Василий смотрел на спорящих патриархов философской мысли. Конечно, и Лев Николаевич, и Николай Федорович – оба умны до чрезвычайности. Знания Федорова вообще энциклопедичны. Только вот к чему, зачем обычную живую жизнь загонять в рамки теорий? Как будто жизнь от этого потечет по-другому? Появится братство, исчезнет смерть и угнетение? Если Лев Николаевич и жил настоящей полной жизнью, то представления о жизни у крайнего аскета Федорова большей частью лишь умозрительны. А его переживания об отцах и их воскрешении действительно проистекает из того же страха смерти и разрушения привычной жизни, каковую он претерпел после смерти своего любимого дяди. Конечно, в силу необыкновенной широты его ума, мысли его смелы, и возможно, предвосхищают то, что в будущем будет сделано…. Но так бы не хотелось жить в мире, устроенном не самой природой, а мудрствованием философов. Пусть даже самых умных и самых бескорыстных. А то, что смерть не изначальна в природе – мысль эта у Николая Федоровича интересна. Надо будет его порасспросить подробнее, что он по этому поводу думает. Но сейчас разгорающуюся стычку нужно пресечь.
– Лев Николаевич! Николай Федорович! – обратился к почтенным старцам Василий. – А нет ли у вас интереса взглянуть на «Смерть царевича Иоанна» господина Репина? Мне было бы особенно ценно узнать ваше мнение об этом полотне. И, кстати, Николай Федорович, будет ли считаться долг убиенного Ивана-царевича искупленным перед оставшимся в живых отцом?
Но Толстой решительно не дал возможности Сурикову услышать ответ Федорова:
– А вот и нет, Василий Иванович, – Лев Николаевич протянул каталог выставки, – картина эта вот здесь называется по-другому, не по-репински: «Иван Грозный и сын Его Иван. 16 ноября 1581 г.». Видите, решили в Москве показать, что полотно это не выдумка, а имевший место исторический факт. Народ, чтобы излишне не возмущать. А то публика картину «Иваном Грозным, убивающим своего сына», как вы знаете, величает. Ну, так прошу, пойдемте, взглянем своими глазами. А то Третьяков говорит, что запретили ее уже – со дня на день уведомления он о том ждет. Все потому, что картину в народе «Цареубийцей» окрестили. Так хоть успеть взглянуть-то на нее надобно.

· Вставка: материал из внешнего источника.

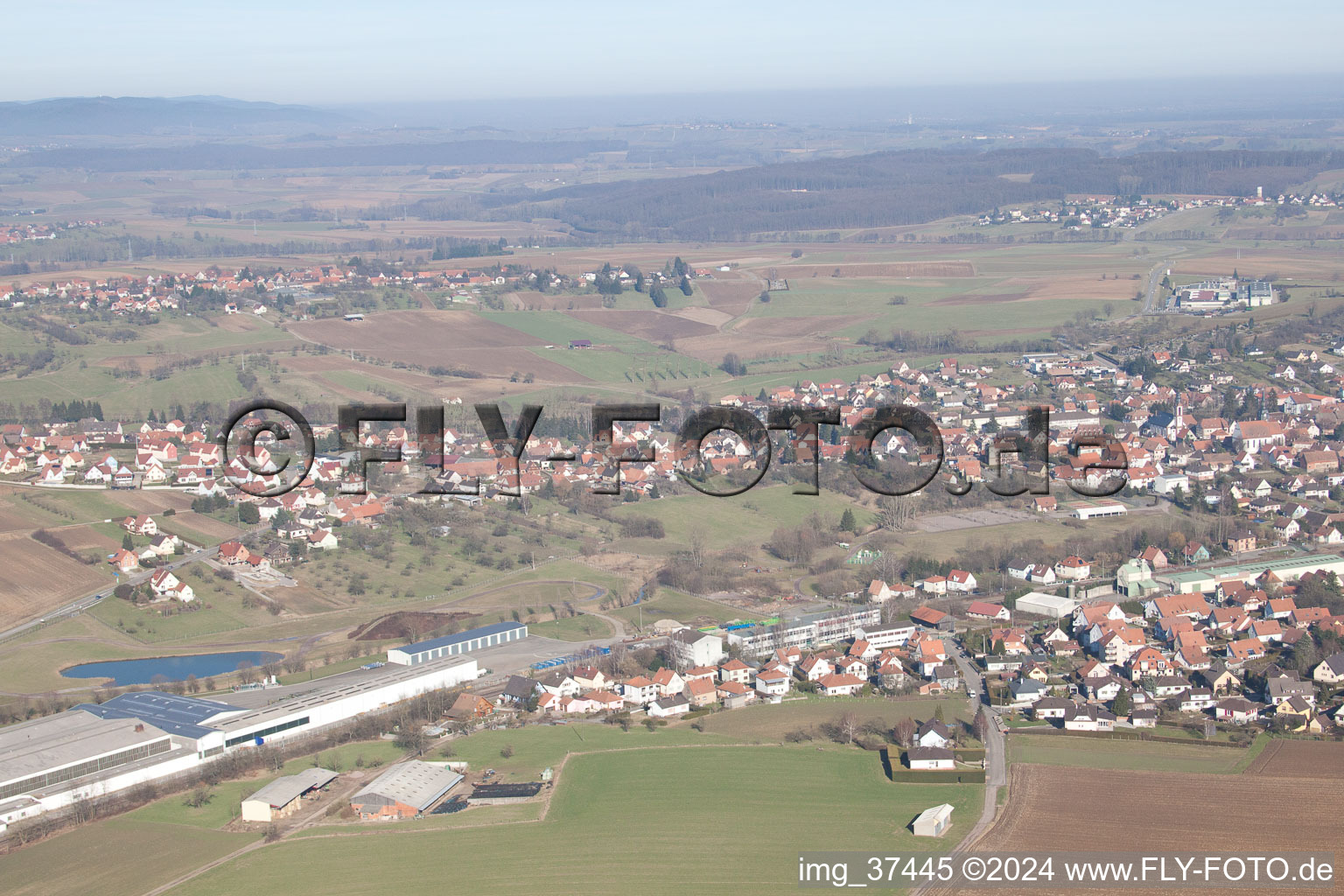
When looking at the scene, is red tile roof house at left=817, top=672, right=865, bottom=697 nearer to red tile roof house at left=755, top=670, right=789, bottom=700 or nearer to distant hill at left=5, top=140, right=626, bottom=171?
red tile roof house at left=755, top=670, right=789, bottom=700

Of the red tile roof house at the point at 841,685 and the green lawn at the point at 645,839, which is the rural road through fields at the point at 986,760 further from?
the red tile roof house at the point at 841,685

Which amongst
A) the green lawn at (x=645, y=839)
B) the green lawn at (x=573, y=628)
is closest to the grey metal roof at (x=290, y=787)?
the green lawn at (x=645, y=839)

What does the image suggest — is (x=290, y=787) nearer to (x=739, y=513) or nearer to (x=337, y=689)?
(x=337, y=689)

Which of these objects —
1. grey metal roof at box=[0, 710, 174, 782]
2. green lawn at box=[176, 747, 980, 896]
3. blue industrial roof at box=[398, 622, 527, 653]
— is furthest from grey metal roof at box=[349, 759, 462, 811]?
blue industrial roof at box=[398, 622, 527, 653]

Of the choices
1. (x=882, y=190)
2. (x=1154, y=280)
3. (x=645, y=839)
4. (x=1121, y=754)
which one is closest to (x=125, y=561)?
(x=645, y=839)

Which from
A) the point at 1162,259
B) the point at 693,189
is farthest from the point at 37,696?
the point at 693,189
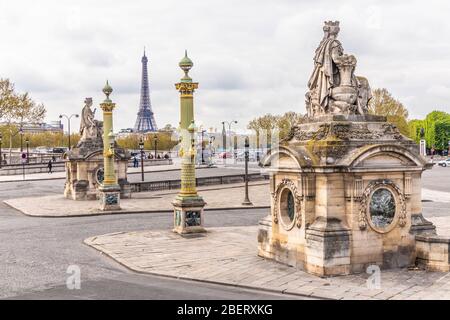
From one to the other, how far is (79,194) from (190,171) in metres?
15.8

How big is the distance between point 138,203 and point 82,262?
658 inches

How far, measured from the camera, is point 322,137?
584 inches

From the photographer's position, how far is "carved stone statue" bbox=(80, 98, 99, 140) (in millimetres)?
36906

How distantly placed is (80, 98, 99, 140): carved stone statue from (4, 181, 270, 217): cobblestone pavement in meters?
4.46

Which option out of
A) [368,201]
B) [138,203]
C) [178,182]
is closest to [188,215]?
[368,201]

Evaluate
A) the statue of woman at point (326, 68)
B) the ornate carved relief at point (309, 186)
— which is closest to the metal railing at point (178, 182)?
the statue of woman at point (326, 68)

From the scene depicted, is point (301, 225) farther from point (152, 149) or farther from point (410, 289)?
point (152, 149)

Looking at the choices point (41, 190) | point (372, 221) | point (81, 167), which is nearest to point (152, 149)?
point (41, 190)

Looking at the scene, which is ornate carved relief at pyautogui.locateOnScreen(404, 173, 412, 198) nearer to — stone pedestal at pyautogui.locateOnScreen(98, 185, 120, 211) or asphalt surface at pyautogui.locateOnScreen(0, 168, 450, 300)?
asphalt surface at pyautogui.locateOnScreen(0, 168, 450, 300)

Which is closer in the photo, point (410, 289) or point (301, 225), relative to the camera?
point (410, 289)

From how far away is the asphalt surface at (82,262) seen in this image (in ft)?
42.0

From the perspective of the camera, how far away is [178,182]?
43.7 metres
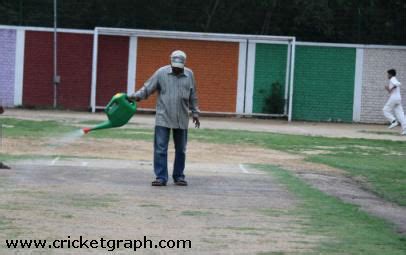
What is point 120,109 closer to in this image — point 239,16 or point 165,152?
point 165,152

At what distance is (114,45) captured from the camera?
33562 mm

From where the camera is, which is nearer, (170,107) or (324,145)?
(170,107)

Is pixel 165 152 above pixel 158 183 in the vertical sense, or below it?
above

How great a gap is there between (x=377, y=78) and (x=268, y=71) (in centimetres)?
387

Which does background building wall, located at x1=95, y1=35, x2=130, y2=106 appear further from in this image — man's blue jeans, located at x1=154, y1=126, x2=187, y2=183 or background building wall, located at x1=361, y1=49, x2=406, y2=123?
man's blue jeans, located at x1=154, y1=126, x2=187, y2=183

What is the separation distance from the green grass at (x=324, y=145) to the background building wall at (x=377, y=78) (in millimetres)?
9413

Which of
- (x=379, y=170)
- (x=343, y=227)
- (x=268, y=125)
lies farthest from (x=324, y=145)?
(x=343, y=227)

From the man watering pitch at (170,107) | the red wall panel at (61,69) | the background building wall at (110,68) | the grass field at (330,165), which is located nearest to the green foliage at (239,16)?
the red wall panel at (61,69)

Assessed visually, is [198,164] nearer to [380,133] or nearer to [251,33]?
[380,133]

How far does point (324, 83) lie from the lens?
111ft

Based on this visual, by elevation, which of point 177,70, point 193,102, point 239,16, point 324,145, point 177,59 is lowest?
point 324,145

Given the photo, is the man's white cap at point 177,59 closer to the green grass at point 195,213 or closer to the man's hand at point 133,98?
the man's hand at point 133,98

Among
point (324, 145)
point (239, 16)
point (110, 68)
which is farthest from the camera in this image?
point (239, 16)

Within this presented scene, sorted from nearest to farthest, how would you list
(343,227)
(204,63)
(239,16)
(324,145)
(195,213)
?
(343,227) < (195,213) < (324,145) < (204,63) < (239,16)
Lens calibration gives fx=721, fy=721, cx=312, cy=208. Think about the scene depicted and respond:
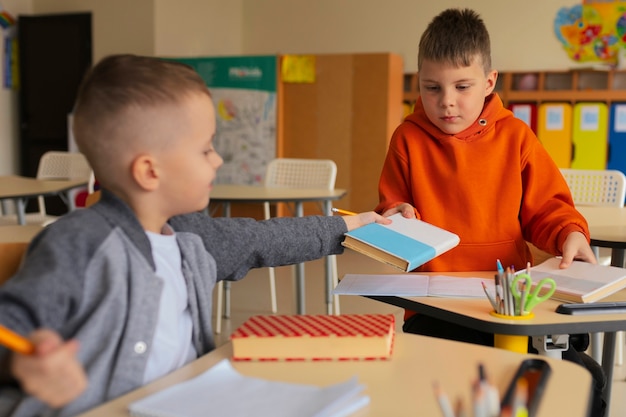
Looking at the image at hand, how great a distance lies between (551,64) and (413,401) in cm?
672

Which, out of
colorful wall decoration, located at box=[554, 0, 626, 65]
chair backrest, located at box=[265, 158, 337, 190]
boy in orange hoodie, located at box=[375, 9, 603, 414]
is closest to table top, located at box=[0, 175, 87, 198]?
chair backrest, located at box=[265, 158, 337, 190]

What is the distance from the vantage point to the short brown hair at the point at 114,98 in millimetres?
1018

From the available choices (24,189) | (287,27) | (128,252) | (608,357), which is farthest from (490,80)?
(287,27)

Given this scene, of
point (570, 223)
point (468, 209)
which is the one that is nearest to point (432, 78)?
point (468, 209)

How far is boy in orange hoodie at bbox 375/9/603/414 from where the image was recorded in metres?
1.81

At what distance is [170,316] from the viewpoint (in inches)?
41.3

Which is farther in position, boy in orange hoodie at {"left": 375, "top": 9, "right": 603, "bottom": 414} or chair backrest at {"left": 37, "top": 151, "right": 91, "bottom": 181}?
chair backrest at {"left": 37, "top": 151, "right": 91, "bottom": 181}

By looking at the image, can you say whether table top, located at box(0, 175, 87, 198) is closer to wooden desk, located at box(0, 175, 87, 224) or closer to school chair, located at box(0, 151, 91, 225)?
wooden desk, located at box(0, 175, 87, 224)

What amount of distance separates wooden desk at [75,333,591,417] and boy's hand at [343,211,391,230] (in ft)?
1.37

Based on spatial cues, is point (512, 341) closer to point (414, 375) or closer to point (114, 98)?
point (414, 375)

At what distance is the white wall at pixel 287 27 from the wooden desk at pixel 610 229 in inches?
181

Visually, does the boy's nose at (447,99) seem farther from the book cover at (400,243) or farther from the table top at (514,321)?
the table top at (514,321)

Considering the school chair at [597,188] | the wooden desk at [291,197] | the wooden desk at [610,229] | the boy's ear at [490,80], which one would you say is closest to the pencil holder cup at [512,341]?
the boy's ear at [490,80]

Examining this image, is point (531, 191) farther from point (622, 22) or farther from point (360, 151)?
point (622, 22)
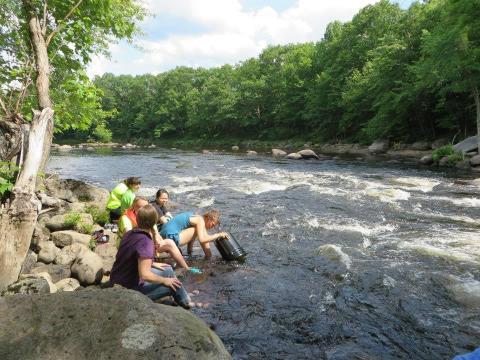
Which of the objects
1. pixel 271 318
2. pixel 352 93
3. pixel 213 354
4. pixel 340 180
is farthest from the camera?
pixel 352 93

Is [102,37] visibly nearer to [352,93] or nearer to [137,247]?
[137,247]

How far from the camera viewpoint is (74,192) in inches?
453

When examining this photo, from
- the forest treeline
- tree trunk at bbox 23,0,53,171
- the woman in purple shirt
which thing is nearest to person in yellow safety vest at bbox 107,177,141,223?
the forest treeline

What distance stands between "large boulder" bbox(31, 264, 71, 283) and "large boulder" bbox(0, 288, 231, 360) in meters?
3.14

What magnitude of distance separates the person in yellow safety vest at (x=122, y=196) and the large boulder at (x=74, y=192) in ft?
7.89

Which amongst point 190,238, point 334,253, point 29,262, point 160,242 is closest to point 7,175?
point 29,262

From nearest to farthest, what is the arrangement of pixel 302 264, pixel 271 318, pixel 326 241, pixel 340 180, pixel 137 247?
pixel 137 247, pixel 271 318, pixel 302 264, pixel 326 241, pixel 340 180

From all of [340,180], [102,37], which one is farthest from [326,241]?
[340,180]

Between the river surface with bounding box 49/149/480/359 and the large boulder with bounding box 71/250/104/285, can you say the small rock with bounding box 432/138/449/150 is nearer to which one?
the river surface with bounding box 49/149/480/359

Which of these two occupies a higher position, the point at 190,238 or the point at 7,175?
the point at 7,175

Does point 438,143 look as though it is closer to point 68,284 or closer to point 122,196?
point 122,196

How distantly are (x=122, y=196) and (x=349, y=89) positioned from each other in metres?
38.0

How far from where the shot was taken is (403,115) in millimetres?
33188

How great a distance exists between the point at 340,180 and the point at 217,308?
12.6m
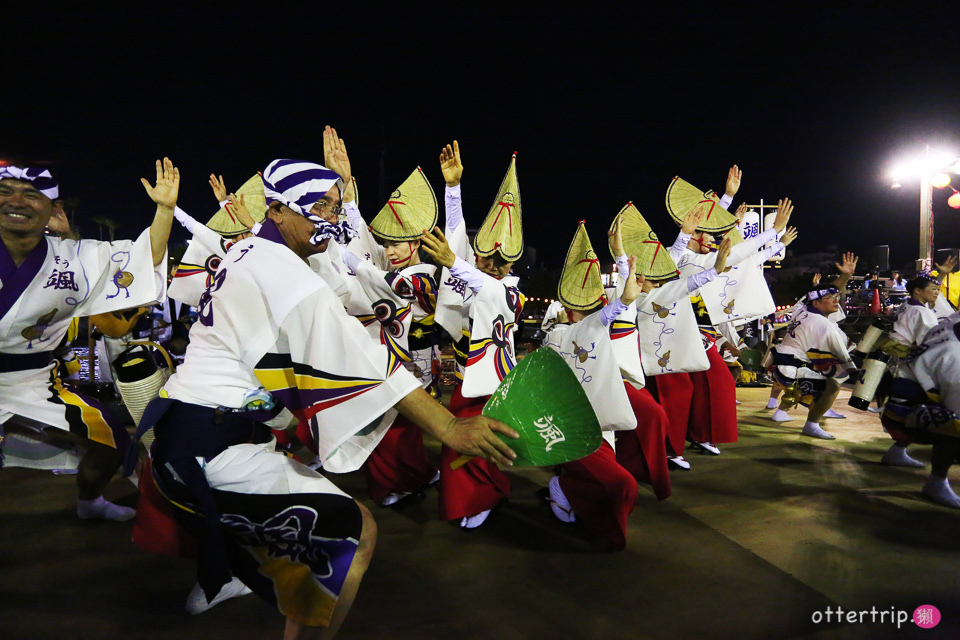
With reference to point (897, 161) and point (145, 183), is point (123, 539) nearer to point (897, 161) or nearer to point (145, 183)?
point (145, 183)

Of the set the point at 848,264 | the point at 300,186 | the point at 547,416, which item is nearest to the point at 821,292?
the point at 848,264

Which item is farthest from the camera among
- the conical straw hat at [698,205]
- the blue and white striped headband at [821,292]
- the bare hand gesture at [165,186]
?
the blue and white striped headband at [821,292]

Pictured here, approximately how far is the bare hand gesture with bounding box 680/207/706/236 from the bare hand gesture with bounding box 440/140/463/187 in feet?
7.34

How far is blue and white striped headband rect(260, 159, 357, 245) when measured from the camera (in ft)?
5.85

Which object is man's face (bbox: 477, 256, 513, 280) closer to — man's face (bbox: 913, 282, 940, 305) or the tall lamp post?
man's face (bbox: 913, 282, 940, 305)

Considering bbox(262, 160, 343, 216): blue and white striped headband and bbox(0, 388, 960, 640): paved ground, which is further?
bbox(0, 388, 960, 640): paved ground

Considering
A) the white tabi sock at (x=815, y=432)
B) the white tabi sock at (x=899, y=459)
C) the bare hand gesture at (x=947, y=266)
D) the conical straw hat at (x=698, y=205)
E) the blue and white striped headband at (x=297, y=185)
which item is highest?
the conical straw hat at (x=698, y=205)

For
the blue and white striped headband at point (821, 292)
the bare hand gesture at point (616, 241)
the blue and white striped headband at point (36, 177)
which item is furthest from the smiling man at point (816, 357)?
the blue and white striped headband at point (36, 177)

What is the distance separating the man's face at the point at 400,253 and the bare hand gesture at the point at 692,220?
2546 mm

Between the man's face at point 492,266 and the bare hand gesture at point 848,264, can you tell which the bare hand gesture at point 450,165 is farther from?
the bare hand gesture at point 848,264

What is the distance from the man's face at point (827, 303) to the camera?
6355 millimetres

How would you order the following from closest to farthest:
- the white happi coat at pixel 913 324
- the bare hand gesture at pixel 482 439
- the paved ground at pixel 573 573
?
1. the bare hand gesture at pixel 482 439
2. the paved ground at pixel 573 573
3. the white happi coat at pixel 913 324

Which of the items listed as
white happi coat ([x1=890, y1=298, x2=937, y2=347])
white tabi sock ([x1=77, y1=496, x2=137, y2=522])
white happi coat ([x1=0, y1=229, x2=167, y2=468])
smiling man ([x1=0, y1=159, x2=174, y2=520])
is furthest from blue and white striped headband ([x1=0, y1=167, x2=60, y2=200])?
white happi coat ([x1=890, y1=298, x2=937, y2=347])

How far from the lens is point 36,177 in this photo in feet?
8.53
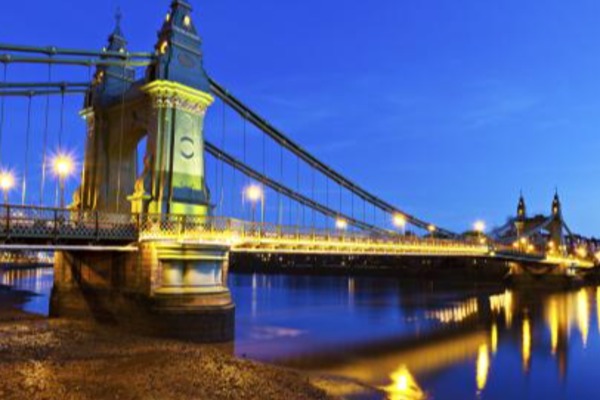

В зале, где висела картина, стоял тяжелый гул, словно от большого пчелиного роя. Несмотря на плотные ряды публики, картина размером где-то в три на четыре аршина была всем хорошо видна. Известно, что на картины можно смотреть по-разному. Каждый будет искать в картине то, с чем уже знаком. Знаток истории будет сопоставлять сюжет с известными ему фактами, художник будет ревниво смотреть на технику письма и выискивать ошибки, а простой человек лишь видит большую и красочную иллюстрацию, какую не сыщешь в книге. Вот, казалось бы странно – одно и то же изображение в своей репродукции – в журнале ли, или в списке – а уже совершенно иное впечатление от изображения. Поэтому в музеях репродукции и не держат. Никому никогда в голову такое придти не может. Это будет мертвое место – такое же, как кладбище, где памятники лишь соотносят с тенями и воспоминаниями о тех, кто под ними лежит. Только настоящая картина может производить свое уникальное впечатление на зрителя. И, что интересно, впечатление это обусловлено не техникой, не колоритом, не рисунком – все это лишь служит пищей и хлебом для статей критиков. Нет – картина воздействует чем-то совершенно иным, и это невозможно выразить словами. Достаточно короткого взгляда, даже не схватывающего деталей. Короткий взгляд – и ты что-то уже нащупал, хотя еще и не успел понять что именно, а отношение к картине уже есть. И либо вглядываешься дальше, либо проходишь мимо. Картина либо сразу нравится, либо сразу отталкивает. А в самом худшем случае – никак не трогает, словно плоская лубочная иллюстрация. И получается, что не мастерство художника, не его техничный рисунок и письмо, не насыщенный живой колорит – не все это трогает душу зрителя. Нет, что-то совершенно иное определяет личное отношение и эмоции. Такое впечатление, что полотно накапливает все переживания, присущие художнику в моменты творчества, и каким-то таинственным, почти магическим способом передает все враз, залпом, зрителю.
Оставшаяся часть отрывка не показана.